[Spice-devel] [PATCH spice-server 2/2] stream-device: Handle capabilities
Uri Lublin
uril at redhat.com
Tue Mar 20 16:21:33 UTC 2018
On 03/20/2018 01:28 PM, Frediano Ziglio wrote:
>>
>> Looks good, with minor nits.
>>
>>> On 19 Mar 2018, at 17:46, Frediano Ziglio <fziglio at redhat.com> wrote:
>>>
>>> Handle capabilities from guest device.
>>> Send capability to the guest when device is opened.
>>> Currently there's no capabilities set on the message sent.

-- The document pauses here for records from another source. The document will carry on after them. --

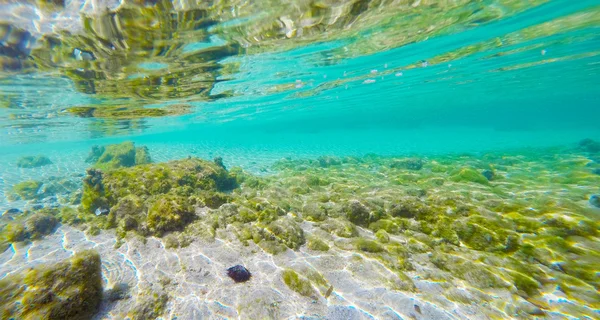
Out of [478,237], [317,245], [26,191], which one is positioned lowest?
[26,191]

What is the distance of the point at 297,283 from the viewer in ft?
14.1

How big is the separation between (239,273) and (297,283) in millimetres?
1085

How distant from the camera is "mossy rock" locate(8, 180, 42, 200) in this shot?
526 inches

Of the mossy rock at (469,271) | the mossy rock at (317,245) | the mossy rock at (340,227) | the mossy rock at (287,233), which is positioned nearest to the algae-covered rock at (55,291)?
the mossy rock at (287,233)

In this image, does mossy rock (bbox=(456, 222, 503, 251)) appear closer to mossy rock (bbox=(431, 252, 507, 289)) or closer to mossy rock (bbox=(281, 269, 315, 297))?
mossy rock (bbox=(431, 252, 507, 289))

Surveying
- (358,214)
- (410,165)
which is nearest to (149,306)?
(358,214)

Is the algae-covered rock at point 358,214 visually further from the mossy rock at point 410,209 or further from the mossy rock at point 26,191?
the mossy rock at point 26,191

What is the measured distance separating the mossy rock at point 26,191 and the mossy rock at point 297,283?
16.5m

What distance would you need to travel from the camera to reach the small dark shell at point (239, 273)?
14.6 ft

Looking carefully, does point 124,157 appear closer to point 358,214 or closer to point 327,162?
point 327,162

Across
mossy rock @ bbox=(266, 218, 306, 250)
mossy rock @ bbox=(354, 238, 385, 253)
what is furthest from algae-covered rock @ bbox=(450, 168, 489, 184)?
mossy rock @ bbox=(266, 218, 306, 250)

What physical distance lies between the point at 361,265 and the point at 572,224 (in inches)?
185

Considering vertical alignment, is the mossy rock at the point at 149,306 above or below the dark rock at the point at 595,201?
below

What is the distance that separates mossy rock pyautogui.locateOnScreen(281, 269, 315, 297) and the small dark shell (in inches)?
26.0
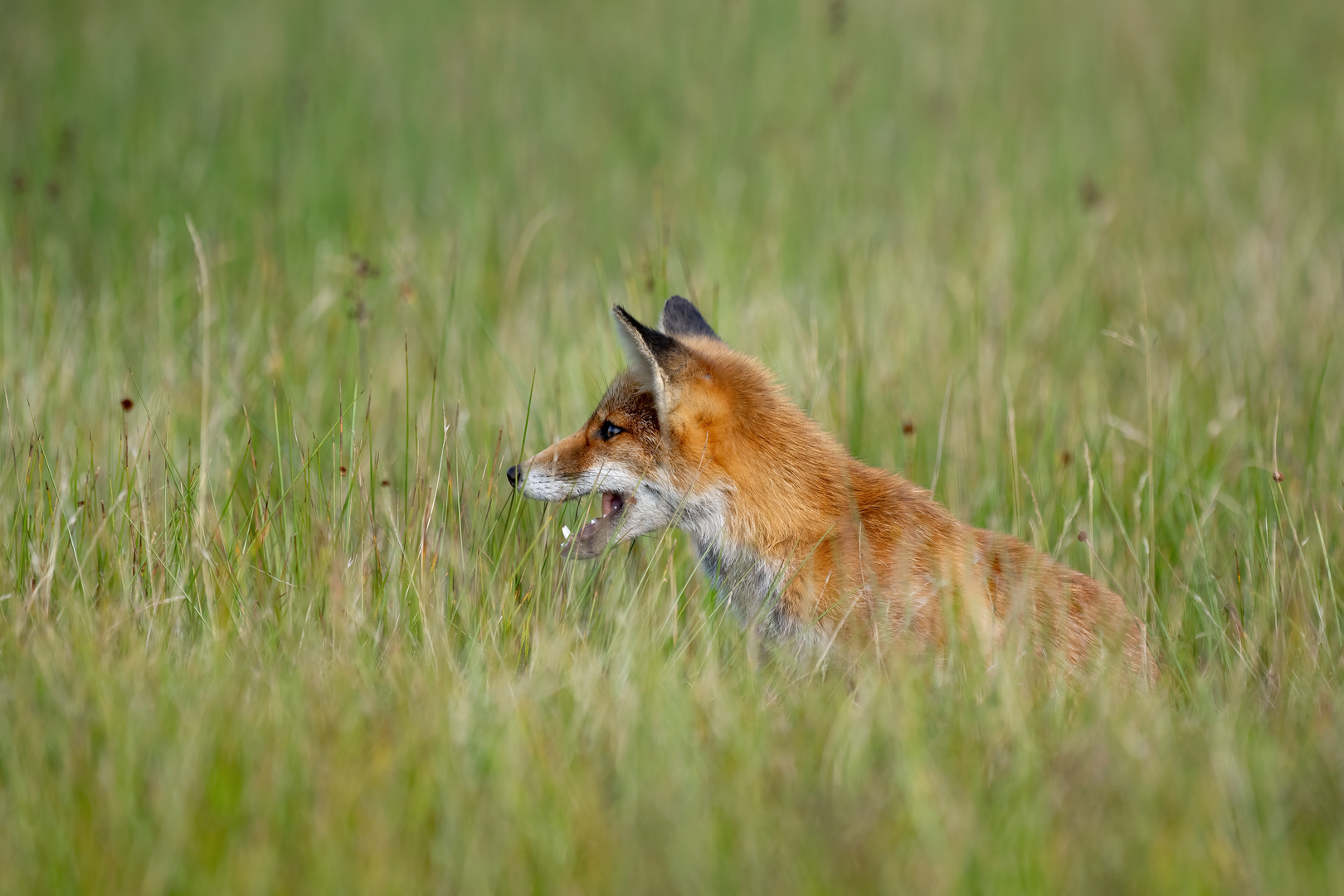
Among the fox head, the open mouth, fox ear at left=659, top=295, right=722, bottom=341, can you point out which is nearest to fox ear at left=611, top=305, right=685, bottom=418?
the fox head

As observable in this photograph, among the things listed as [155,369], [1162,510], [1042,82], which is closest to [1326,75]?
[1042,82]

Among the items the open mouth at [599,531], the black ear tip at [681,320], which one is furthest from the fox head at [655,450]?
the black ear tip at [681,320]

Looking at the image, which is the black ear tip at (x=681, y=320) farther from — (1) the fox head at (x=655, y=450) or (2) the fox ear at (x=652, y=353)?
(2) the fox ear at (x=652, y=353)

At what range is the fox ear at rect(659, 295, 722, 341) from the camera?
5.33m

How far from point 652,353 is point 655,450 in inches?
18.7

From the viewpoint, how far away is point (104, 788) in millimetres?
2676

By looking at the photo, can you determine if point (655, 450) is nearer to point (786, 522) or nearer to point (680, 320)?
point (786, 522)

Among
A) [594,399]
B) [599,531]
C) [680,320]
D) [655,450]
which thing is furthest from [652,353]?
[594,399]

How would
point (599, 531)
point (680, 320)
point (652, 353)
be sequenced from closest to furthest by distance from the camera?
point (652, 353) → point (599, 531) → point (680, 320)

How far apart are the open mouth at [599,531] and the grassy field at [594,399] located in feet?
0.39

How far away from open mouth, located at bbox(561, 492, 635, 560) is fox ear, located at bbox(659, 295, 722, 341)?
0.91 m

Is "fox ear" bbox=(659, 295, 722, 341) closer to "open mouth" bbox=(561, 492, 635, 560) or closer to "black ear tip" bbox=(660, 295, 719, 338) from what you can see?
"black ear tip" bbox=(660, 295, 719, 338)

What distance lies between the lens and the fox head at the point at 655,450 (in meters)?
4.52

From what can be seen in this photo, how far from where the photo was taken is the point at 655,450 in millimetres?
4691
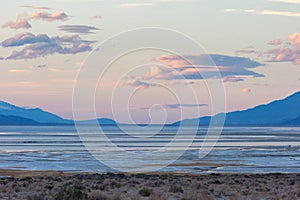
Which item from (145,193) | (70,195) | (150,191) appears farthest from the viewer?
(150,191)

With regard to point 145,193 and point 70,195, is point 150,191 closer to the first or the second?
point 145,193

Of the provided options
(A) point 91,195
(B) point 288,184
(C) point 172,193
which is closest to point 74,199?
(A) point 91,195

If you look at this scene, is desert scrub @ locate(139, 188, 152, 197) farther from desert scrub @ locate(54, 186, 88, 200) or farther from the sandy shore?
desert scrub @ locate(54, 186, 88, 200)

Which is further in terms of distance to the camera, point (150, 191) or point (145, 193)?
point (150, 191)

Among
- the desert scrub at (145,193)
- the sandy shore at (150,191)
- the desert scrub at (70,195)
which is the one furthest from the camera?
the desert scrub at (145,193)

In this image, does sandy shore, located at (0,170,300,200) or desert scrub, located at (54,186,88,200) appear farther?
sandy shore, located at (0,170,300,200)

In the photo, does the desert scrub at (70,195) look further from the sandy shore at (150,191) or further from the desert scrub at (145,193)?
the desert scrub at (145,193)

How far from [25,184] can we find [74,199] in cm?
938

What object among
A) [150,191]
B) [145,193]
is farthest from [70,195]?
[150,191]

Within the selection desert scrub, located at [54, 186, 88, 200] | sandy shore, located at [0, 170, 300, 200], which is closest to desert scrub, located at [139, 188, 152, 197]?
sandy shore, located at [0, 170, 300, 200]

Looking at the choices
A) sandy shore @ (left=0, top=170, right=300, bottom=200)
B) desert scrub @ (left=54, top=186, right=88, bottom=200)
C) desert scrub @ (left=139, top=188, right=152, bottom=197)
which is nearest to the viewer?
desert scrub @ (left=54, top=186, right=88, bottom=200)

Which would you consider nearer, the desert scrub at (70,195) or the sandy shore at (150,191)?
the desert scrub at (70,195)

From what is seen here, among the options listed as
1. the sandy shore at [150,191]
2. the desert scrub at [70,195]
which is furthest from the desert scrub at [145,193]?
the desert scrub at [70,195]

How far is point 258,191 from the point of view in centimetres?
2930
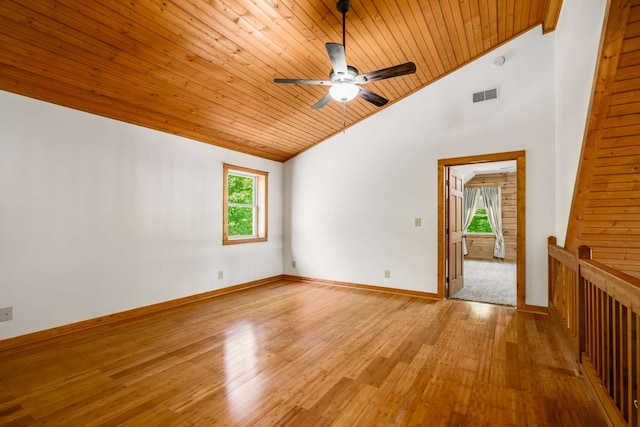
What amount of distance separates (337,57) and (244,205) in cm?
364

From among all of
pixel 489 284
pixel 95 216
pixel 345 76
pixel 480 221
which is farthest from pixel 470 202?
pixel 95 216

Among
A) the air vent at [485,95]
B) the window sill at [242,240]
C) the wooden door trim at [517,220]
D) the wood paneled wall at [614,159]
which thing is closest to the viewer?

>>> On the tests we need to discard the capability message before
>>> reading the error.
>>>
>>> Signed-off-by: Frediano Ziglio <fziglio at redhat.com>
>>> ---
>>> server/red-stream-device.c | 66
>>> +++++++++++++++++++++++++++++++++++++--
>>> server/tests/test-stream-device.c | 22 +++++++++++++
>>> 2 files changed, 85 insertions(+), 3 deletions(-)
>>>
>>> Changes since v1:
>>> - rebased on master (with minor fix due to rename).
>>>
>>> diff --git a/server/red-stream-device.c b/server/red-stream-device.c
>>> index e91df88d..1732b888 100644
>>> --- a/server/red-stream-device.c
>>> +++ b/server/red-stream-device.c
>>> @@ -1,6 +1,6 @@
>>> /* spice-server character device to handle a video stream
>>>
>>> - Copyright (C) 2017 Red Hat, Inc.
>>> + Copyright (C) 2017-2018 Red Hat, Inc.
>>>
>>> This library is free software; you can redistribute it and/or
>>> modify it under the terms of the GNU Lesser General Public
>>> @@ -25,6 +25,8 @@
>>> #include "cursor-channel.h"
>>> #include "reds.h"
>>>
>>> +#define MAX_GUEST_CAPABILITIES_BYTES ((STREAM_CAP_END+7)/8)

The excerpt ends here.